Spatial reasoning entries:
= = = = = = =
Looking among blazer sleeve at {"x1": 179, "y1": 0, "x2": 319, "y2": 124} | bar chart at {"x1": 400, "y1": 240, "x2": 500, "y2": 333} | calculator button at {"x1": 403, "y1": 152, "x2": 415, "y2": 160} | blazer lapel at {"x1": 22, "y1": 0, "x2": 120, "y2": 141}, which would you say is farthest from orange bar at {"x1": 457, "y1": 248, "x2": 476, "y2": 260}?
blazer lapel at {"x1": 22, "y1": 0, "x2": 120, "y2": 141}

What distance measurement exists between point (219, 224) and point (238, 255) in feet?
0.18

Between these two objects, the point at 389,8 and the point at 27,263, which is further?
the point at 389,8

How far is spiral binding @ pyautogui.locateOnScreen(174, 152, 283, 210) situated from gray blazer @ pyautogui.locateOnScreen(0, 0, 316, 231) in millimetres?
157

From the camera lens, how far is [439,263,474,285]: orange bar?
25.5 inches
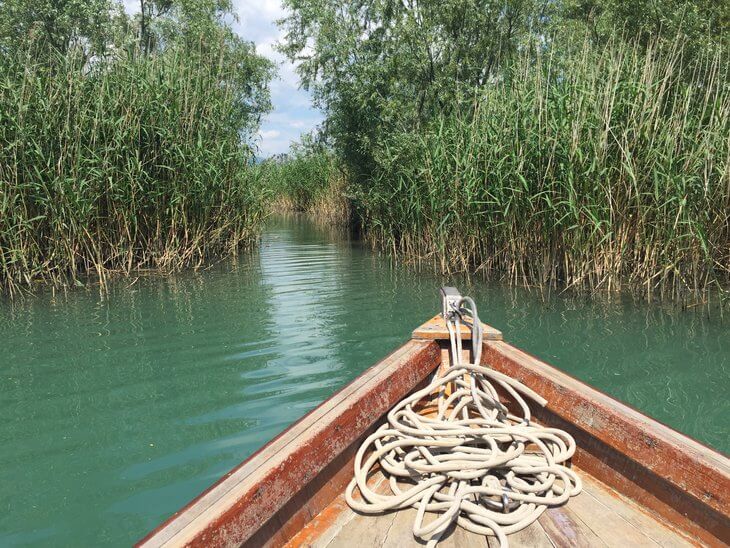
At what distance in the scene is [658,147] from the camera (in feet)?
19.7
= = = = = = =
Written problem: Format the entries above as a JSON list of strings, one string per line, skipping blank lines. Leave the pictures out.

Complete response:
[
  "Looking among blazer sleeve at {\"x1\": 179, \"y1\": 0, \"x2\": 319, \"y2\": 124} | bar chart at {\"x1\": 400, \"y1\": 240, \"x2\": 500, \"y2\": 333} | calculator button at {\"x1\": 403, \"y1\": 152, \"x2\": 415, \"y2\": 160} | blazer lapel at {\"x1\": 22, \"y1\": 0, \"x2\": 120, \"y2\": 141}, which would you say is farthest from orange bar at {\"x1\": 457, \"y1\": 248, \"x2\": 476, \"y2\": 260}?",
  "blazer lapel at {\"x1\": 22, \"y1\": 0, \"x2\": 120, \"y2\": 141}",
  "What distance measurement exists between point (219, 224) and point (238, 255) in feet?",
  "0.18",
  "Between these two objects, the point at 389,8 and the point at 27,263, which is further?",
  "the point at 389,8",
  "How far is spiral binding @ pyautogui.locateOnScreen(174, 152, 283, 210) situated from gray blazer @ pyautogui.locateOnScreen(0, 0, 316, 231) in millimetres?",
  "157",
  "From the camera lens, how far is [439,263,474,285]: orange bar?",
  "25.5 inches",
  "At what distance in the scene is [658,147] from the camera (in feet)?",
  "19.7"
]